WORK TO COMPLETE: Reproduce the data below line for line, leaving every word, number and symbol unchanged.

Dataset excerpt:

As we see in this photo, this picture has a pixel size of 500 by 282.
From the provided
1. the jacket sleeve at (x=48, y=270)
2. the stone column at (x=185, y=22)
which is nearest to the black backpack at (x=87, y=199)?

SOLUTION TO THE PROBLEM:
As we see in this photo, this picture has a pixel size of 500 by 282.
From the provided
1. the jacket sleeve at (x=48, y=270)
2. the stone column at (x=185, y=22)
which is nearest to the black backpack at (x=87, y=199)?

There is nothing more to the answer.